![](https://encrypted-tbn0.gstatic.com/images?q=tbn%3AANd9GcRNNMSrl6xvbfPjLuk9k3dl7VyNi0ky19x11A&usqp=CAU)

# **Introduction to Python for Data Science - Part 1 : First Steps with Python**
Ericsson - August 4 to August 13, 2020

by Sarah Legendre Bilodeau, M Sc., HEC Montréal

Autors :
Thomas Vaudescal,
Sarah Legendre Bilodeau,
Laurent Barcelo


# In This Training

In this training, you will learn the **basics** in programming with the **Python** language and learn how to use tools to **prepare**, **manipulate** and **transform** your data for **visualization** and **analysis**. 
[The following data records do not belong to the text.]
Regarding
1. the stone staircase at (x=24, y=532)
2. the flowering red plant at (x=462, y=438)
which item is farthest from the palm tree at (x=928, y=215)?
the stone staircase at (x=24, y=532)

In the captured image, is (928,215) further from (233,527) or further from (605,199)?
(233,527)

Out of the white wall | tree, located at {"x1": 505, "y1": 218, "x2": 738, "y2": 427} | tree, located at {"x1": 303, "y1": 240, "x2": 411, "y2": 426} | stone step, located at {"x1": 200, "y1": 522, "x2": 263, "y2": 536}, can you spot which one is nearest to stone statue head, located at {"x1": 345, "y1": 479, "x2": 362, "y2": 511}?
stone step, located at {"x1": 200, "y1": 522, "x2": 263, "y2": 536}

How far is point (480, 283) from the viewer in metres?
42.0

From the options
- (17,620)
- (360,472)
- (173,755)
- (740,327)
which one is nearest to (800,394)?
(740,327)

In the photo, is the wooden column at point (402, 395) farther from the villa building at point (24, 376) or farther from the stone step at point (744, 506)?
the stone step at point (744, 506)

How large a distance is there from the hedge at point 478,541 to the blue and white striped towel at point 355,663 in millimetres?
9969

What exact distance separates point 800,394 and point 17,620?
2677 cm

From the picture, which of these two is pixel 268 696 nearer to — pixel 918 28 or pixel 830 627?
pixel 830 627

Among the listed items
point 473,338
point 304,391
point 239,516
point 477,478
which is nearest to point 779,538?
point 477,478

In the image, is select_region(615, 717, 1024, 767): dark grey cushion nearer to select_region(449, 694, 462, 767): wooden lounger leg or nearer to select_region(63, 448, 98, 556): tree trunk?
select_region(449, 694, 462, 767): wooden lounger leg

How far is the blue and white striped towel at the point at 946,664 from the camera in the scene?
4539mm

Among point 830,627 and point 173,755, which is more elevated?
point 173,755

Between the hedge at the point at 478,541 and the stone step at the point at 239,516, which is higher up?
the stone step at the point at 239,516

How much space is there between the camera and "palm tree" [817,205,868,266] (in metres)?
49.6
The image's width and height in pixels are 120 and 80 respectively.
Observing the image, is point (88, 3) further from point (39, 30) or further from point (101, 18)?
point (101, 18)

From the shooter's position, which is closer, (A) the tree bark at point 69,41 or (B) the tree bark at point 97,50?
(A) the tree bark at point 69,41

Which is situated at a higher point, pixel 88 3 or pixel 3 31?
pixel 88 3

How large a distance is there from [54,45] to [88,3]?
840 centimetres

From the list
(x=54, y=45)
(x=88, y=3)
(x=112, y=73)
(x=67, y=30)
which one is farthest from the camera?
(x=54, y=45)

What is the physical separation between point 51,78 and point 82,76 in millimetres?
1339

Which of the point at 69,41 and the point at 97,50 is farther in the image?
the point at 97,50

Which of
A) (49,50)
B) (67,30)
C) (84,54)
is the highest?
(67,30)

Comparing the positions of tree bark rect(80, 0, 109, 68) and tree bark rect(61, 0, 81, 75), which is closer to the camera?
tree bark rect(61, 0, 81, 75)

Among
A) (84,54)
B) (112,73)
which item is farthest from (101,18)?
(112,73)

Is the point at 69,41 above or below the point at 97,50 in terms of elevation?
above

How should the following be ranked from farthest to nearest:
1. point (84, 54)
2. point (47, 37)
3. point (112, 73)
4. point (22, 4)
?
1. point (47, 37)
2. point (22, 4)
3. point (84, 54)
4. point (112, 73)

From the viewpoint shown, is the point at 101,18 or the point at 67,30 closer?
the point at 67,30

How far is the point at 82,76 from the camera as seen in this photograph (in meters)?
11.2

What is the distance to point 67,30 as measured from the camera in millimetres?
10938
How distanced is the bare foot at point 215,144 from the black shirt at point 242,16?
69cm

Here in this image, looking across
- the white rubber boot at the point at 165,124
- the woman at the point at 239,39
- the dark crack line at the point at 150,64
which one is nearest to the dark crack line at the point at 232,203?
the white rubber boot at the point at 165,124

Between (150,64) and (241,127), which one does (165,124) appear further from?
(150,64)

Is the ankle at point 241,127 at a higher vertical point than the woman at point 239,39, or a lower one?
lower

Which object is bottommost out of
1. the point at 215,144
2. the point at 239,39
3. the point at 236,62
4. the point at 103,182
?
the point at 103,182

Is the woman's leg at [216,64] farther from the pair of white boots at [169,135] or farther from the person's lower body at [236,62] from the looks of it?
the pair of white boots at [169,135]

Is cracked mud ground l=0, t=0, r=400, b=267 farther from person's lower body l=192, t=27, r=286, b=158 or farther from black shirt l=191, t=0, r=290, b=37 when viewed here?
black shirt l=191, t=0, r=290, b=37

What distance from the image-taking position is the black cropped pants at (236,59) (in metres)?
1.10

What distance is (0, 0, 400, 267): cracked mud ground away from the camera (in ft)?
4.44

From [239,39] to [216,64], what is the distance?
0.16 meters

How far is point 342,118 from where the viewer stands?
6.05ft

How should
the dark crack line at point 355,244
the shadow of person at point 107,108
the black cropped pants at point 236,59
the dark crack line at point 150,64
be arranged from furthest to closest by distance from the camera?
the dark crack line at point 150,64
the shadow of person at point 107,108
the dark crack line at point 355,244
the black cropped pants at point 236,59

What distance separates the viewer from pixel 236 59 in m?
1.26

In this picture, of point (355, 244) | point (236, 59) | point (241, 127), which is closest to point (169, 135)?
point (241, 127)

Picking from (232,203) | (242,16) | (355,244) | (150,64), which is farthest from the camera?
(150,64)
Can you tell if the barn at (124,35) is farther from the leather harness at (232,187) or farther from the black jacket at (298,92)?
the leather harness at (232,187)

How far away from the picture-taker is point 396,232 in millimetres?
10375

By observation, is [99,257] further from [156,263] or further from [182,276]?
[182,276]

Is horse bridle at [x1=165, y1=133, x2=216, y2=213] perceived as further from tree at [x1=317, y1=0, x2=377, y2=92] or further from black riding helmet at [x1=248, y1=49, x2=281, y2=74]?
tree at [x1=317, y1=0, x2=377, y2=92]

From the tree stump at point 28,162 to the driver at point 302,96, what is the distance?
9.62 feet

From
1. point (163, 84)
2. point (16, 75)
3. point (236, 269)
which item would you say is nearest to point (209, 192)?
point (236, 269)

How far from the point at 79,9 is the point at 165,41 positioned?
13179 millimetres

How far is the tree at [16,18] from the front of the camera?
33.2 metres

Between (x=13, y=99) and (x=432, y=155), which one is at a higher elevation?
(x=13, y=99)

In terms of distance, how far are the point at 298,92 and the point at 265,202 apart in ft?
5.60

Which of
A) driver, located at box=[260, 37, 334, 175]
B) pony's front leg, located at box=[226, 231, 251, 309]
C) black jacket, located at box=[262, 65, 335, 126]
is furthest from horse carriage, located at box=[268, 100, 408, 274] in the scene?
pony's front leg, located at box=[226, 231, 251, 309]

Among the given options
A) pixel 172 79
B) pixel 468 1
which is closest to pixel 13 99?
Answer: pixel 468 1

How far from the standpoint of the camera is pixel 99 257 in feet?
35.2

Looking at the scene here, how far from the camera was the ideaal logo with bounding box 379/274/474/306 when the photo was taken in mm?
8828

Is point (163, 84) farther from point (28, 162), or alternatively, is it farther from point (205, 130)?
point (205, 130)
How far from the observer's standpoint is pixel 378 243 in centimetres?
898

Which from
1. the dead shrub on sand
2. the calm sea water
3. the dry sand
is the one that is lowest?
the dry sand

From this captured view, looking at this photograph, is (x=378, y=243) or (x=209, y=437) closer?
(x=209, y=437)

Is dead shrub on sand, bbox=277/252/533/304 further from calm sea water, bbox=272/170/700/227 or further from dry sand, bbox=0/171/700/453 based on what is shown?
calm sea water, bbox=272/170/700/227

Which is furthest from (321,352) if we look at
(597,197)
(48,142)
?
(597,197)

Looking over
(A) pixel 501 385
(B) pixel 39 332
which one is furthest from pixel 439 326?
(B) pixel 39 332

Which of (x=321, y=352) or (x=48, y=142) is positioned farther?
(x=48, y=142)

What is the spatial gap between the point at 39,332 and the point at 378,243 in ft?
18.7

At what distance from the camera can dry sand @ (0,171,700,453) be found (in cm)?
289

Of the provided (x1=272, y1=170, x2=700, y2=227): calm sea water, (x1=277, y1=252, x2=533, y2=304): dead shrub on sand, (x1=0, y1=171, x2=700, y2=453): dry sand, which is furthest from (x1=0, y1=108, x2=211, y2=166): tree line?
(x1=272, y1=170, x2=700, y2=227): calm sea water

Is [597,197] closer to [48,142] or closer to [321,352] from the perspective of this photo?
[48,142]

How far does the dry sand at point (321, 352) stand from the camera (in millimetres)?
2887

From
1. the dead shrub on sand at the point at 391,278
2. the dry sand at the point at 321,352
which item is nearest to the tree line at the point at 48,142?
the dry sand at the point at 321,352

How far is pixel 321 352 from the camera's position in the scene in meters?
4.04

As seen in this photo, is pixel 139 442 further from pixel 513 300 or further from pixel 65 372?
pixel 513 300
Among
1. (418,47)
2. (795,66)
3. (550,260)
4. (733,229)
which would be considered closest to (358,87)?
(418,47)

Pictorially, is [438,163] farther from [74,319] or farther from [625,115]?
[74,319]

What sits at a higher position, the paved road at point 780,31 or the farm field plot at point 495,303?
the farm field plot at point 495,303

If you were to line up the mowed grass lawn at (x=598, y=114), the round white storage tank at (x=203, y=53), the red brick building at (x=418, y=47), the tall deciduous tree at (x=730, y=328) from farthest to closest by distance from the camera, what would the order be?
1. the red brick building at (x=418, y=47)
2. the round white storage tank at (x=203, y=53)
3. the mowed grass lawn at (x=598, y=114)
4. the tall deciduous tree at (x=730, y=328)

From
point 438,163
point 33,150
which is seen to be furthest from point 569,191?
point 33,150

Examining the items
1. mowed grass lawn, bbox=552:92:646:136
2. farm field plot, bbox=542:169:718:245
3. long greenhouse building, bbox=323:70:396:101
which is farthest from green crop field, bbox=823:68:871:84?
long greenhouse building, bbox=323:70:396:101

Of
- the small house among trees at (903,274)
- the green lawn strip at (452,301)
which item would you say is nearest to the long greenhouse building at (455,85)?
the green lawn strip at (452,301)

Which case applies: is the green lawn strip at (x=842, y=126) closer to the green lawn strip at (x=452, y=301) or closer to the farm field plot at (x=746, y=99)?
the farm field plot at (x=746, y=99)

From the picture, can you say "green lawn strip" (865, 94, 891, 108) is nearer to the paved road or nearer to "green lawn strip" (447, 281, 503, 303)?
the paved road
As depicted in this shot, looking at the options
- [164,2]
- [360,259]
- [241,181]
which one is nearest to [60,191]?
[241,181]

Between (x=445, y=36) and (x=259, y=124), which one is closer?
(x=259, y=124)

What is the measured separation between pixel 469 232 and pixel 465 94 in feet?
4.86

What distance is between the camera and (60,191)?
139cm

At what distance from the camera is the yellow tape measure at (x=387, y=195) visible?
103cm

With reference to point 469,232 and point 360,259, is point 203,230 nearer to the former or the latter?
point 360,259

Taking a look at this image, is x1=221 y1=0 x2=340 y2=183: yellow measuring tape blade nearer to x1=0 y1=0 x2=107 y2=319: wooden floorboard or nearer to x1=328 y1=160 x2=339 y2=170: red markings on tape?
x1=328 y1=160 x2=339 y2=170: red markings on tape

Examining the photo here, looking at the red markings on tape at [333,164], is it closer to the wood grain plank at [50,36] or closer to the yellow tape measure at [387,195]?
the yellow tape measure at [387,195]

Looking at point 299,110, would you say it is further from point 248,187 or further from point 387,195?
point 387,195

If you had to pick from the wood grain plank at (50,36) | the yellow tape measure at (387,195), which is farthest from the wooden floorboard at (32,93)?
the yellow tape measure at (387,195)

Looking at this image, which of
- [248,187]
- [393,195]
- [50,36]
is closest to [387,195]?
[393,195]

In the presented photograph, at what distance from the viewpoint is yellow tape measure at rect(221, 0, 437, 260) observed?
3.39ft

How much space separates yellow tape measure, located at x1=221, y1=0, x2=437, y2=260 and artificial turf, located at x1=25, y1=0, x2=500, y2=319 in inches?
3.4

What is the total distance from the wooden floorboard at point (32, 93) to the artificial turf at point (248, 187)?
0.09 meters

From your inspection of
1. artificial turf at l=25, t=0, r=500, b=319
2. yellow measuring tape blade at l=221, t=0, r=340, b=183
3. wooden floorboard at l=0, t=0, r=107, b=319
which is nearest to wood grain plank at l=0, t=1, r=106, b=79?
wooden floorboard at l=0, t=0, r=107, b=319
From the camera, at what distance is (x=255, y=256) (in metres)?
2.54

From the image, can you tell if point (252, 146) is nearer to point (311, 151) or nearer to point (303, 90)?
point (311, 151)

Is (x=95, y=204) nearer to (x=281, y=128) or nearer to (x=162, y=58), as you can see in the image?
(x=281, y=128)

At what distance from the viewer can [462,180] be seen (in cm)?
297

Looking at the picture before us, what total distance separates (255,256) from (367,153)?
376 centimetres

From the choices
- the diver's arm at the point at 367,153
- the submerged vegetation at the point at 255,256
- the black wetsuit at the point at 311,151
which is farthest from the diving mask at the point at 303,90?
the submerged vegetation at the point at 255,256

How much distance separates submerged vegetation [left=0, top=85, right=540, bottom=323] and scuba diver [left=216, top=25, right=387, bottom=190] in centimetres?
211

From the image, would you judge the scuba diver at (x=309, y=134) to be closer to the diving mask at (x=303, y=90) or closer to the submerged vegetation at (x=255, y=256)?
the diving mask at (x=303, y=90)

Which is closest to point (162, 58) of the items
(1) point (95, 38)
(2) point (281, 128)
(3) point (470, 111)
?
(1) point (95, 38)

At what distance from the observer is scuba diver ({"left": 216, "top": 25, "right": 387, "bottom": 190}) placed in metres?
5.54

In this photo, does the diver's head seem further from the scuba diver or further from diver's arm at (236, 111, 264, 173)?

This Python training will cover several important aspects such as data manipulation, data cleansing, visualization and the use of some packages that are frequently used in data science today. 



# What is the Python Language?

The first appearance of the Python language was before the 2000s. This language was designed to be a **readable** and **simple** language. Python is **easy to learn** and **easy to use**. This language offers a wide range of possibilities and makes it possible to create programs quickly and with little effort. Being cross-platform, open source and versatile, Python is a great language for data science and is widely recognized in the development community. 


Today, emerging fields such as **Data Science**, **Artificial Intelligence** and also **Machine Learning** play an important role in problem solving. Python has become a reference language for implementing solutions in these fields. 



# The Choice of the IDE (Integrated Development Environment)
  
Even if the Python language can be used with the Python Shell for simple needs, the use of an appropriate IDE is necessary in Data Science. Indeed, the use of IDE allows more user-friendly interface and several tools that make programming fun.

In this training, we will use Jupyter Notebook on Google Colab. 

It's very simple : all you need is a Google account!

## What is Jupyter Notebook?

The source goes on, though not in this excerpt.